TASK PROMPT: Convert the data below, starting with the line that contains "How much of" and going on through the line that contains "4.84 metres", into a Markdown table with the columns Row and Line. Number each line in the Row column and skip any blank lines.

TASK DATA:
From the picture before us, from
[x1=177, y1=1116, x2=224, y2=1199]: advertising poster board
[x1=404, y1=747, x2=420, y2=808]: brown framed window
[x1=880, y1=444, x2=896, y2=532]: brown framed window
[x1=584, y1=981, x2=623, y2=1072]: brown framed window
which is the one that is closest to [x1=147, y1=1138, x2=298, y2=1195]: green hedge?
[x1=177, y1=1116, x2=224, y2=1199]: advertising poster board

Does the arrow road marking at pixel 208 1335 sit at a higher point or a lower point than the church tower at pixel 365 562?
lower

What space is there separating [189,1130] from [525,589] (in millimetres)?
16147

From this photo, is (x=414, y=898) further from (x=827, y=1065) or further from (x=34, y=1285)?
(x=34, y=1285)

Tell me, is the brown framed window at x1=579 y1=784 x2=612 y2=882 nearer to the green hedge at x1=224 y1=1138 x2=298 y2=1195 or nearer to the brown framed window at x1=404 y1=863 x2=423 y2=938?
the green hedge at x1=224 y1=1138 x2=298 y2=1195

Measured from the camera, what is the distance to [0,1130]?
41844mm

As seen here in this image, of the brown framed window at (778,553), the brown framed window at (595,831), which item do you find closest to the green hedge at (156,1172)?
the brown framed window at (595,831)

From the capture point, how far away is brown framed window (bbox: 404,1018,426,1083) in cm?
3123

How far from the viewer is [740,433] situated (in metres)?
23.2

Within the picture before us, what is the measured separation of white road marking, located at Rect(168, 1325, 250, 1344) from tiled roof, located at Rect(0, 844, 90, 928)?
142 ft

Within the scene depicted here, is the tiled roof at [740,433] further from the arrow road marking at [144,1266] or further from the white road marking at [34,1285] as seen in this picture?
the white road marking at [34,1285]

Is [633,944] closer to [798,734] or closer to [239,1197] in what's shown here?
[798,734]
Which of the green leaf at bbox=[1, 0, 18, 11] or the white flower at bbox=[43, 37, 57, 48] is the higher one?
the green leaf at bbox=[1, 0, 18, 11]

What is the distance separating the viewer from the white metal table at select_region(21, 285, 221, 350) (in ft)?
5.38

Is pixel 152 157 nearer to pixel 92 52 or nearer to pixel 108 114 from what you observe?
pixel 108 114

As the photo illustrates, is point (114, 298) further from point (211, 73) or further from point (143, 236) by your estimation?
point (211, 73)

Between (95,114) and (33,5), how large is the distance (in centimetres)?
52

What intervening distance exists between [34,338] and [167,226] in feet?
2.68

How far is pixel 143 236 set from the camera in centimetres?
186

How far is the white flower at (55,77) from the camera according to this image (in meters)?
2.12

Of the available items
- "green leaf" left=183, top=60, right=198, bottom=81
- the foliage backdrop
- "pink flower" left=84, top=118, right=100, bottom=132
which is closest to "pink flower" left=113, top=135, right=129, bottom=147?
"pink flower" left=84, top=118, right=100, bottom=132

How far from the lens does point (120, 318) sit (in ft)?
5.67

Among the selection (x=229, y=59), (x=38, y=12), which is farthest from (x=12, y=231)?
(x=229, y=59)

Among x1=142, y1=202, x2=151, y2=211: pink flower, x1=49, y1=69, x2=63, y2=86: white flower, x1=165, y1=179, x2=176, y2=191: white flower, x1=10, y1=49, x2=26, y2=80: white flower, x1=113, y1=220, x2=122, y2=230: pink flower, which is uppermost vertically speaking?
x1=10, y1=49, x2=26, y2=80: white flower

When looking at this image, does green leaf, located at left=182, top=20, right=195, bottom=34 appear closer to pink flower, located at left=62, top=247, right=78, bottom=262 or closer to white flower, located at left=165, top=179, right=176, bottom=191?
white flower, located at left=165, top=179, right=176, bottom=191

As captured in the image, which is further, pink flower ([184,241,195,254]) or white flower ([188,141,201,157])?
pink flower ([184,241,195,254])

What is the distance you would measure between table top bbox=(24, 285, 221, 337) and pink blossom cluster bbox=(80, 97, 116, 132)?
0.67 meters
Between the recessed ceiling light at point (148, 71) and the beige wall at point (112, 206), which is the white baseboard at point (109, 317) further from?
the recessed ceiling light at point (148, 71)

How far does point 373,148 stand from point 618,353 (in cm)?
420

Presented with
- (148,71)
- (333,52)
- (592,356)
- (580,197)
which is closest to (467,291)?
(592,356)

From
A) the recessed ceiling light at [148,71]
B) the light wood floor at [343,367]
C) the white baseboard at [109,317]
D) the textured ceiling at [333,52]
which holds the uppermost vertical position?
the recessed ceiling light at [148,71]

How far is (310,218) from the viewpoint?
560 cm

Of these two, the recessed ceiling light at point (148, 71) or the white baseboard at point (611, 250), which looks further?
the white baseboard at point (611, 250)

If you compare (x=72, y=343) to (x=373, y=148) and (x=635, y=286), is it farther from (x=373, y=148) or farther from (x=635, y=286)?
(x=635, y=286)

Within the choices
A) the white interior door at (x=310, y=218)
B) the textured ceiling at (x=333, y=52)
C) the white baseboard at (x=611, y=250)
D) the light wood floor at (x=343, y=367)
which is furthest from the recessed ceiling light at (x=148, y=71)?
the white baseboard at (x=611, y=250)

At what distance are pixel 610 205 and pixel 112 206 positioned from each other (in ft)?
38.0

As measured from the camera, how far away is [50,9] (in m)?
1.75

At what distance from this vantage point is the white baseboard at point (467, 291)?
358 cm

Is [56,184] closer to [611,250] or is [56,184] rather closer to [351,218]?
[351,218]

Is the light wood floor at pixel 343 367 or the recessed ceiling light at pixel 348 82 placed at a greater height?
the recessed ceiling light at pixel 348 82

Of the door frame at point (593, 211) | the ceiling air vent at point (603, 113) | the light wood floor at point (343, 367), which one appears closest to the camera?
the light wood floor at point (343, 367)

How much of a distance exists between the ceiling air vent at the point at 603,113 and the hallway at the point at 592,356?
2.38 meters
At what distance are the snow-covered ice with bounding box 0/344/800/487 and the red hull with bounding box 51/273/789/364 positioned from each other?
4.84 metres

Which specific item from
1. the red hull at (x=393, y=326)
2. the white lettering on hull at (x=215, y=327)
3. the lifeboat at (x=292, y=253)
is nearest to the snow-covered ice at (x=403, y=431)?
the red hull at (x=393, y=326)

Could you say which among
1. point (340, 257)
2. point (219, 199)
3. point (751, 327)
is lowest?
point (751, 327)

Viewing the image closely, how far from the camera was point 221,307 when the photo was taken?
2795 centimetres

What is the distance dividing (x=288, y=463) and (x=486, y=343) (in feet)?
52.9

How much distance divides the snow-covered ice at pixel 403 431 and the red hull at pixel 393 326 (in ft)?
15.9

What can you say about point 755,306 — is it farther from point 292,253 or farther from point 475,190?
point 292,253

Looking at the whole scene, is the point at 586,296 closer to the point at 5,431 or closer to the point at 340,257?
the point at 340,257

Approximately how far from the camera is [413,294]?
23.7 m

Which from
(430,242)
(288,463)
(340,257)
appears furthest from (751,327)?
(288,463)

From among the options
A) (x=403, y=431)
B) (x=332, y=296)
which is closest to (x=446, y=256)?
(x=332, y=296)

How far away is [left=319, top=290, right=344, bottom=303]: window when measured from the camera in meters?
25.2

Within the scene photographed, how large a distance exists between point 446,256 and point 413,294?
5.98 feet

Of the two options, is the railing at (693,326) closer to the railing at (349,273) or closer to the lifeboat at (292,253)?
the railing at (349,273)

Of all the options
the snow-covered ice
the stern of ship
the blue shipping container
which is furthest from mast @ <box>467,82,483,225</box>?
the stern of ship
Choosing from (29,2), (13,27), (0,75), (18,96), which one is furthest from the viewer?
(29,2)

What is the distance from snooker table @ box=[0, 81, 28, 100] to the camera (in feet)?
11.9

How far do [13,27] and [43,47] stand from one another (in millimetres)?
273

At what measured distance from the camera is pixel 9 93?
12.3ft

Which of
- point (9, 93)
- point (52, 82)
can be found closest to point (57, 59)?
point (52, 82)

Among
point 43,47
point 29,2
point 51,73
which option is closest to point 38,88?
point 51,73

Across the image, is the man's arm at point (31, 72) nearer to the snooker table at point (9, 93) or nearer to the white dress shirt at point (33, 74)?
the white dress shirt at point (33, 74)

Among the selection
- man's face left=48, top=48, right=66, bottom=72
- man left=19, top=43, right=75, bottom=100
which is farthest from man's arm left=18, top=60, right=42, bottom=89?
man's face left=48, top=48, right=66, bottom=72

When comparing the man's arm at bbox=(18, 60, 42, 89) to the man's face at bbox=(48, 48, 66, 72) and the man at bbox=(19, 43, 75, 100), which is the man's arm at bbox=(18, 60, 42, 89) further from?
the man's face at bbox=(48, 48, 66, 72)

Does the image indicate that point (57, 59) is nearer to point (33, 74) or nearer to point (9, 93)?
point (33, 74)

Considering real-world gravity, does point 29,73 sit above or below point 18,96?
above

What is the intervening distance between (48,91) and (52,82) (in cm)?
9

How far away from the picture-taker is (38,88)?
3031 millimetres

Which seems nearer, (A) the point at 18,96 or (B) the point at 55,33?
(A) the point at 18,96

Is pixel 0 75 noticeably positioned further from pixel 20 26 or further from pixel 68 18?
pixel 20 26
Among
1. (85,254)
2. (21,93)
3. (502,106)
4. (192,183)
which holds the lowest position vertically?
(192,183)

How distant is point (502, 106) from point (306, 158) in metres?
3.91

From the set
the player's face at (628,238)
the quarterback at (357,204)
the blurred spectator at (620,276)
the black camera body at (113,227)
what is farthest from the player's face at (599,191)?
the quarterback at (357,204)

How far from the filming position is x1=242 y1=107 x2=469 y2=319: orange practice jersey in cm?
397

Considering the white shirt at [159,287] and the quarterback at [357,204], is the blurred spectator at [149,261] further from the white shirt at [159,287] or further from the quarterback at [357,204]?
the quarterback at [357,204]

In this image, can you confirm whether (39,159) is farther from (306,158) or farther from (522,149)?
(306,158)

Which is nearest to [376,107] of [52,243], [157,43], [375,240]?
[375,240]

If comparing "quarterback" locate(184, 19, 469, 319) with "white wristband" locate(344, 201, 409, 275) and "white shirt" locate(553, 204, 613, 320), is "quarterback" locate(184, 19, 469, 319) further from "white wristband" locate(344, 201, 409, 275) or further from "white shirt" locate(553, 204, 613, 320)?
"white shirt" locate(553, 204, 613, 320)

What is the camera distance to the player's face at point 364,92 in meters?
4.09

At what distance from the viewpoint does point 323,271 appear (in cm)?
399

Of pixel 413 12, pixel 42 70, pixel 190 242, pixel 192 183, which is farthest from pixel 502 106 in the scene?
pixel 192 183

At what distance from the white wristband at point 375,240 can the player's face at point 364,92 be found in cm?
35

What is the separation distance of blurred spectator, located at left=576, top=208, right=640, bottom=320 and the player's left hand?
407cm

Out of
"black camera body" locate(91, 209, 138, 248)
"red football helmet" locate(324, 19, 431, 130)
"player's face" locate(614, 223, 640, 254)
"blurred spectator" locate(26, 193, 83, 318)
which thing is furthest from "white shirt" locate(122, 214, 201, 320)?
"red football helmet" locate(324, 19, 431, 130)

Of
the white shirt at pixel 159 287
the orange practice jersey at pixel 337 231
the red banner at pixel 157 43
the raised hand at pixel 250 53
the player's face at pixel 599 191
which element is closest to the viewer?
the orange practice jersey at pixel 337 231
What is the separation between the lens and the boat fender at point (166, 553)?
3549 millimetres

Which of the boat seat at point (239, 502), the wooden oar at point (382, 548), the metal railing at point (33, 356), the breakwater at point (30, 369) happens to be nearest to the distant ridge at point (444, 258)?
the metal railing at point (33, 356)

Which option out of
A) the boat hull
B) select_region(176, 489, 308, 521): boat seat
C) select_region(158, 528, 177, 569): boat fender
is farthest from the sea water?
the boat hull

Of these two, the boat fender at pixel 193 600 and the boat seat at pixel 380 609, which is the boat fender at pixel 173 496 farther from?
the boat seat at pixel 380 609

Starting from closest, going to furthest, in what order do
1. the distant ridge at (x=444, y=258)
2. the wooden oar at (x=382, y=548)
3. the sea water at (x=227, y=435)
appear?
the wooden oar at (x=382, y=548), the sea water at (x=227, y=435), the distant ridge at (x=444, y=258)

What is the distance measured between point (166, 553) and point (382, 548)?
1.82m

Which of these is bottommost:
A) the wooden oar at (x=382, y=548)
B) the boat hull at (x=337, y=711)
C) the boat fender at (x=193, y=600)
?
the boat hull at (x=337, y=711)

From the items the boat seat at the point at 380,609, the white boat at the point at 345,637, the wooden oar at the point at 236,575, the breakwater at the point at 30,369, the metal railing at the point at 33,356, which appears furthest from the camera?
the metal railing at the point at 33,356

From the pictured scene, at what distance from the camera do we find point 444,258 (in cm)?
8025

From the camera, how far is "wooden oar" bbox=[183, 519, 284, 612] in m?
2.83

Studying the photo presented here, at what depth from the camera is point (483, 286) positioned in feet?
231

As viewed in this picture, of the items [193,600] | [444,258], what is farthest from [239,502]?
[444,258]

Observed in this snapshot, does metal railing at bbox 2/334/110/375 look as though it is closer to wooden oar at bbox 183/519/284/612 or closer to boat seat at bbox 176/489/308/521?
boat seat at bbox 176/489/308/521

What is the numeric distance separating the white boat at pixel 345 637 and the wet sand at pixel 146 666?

RESPONSE TO THE EXERCISE:
| Row | Line |
|---|---|
| 1 | How much of a distance exists between the ceiling air vent at the point at 603,113 and the hallway at the point at 592,356? |
| 2 | 2.38 meters |
| 3 | At what distance are the snow-covered ice with bounding box 0/344/800/487 and the red hull with bounding box 51/273/789/364 positioned from each other? |
| 4 | 4.84 metres |